### [Task instructions]
Every line from the one with "In the picture" to the end of the data needs to be copied exactly, and no line before it.

Entries on spatial positioning
################

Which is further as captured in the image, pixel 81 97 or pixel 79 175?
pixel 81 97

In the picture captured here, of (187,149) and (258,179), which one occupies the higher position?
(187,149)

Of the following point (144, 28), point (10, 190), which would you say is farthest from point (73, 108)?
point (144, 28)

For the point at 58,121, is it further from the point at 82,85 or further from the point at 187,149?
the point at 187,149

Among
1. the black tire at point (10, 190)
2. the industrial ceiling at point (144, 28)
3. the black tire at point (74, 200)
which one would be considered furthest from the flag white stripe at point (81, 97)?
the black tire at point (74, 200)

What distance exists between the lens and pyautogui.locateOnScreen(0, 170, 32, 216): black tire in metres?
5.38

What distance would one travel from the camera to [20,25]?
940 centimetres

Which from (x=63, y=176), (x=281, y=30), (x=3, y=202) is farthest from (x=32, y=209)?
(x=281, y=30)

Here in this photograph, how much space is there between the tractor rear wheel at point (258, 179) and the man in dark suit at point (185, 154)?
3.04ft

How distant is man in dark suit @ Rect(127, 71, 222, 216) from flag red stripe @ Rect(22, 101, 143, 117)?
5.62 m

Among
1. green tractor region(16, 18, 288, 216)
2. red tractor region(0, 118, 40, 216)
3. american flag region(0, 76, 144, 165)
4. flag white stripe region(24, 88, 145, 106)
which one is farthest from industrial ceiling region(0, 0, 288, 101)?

################

### [The result]
In the picture captured here, of (187,149) and (258,179), which one occupies the higher position?
(187,149)

Of the following point (144, 28), point (10, 190), which would you say is farthest from point (73, 108)?
point (144, 28)

For the point at 58,121, is it further from the point at 82,85 or further from the point at 187,149?
the point at 187,149

Among
1. the black tire at point (10, 190)
2. the industrial ceiling at point (144, 28)
3. the black tire at point (74, 200)
which one would be considered furthest from the flag white stripe at point (81, 97)?
the black tire at point (74, 200)

What distance exists between the lens and pyautogui.locateOnScreen(0, 170, 32, 216): black tire in metres?
5.38

What distance would one travel from the camera to [20,25]?
940 centimetres

Which from (x=63, y=176), (x=281, y=30), (x=3, y=202) is farthest from (x=32, y=209)?
(x=281, y=30)

Here in this photograph, how much space is there between the tractor rear wheel at point (258, 179) and the man in dark suit at point (185, 154)?
3.04ft

How distant is man in dark suit @ Rect(127, 71, 222, 216) from flag red stripe @ Rect(22, 101, 143, 117)?
5.62 m

Among
1. green tractor region(16, 18, 288, 216)
2. red tractor region(0, 118, 40, 216)
3. american flag region(0, 76, 144, 165)
4. flag white stripe region(24, 88, 145, 106)
which one is farthest from industrial ceiling region(0, 0, 288, 101)?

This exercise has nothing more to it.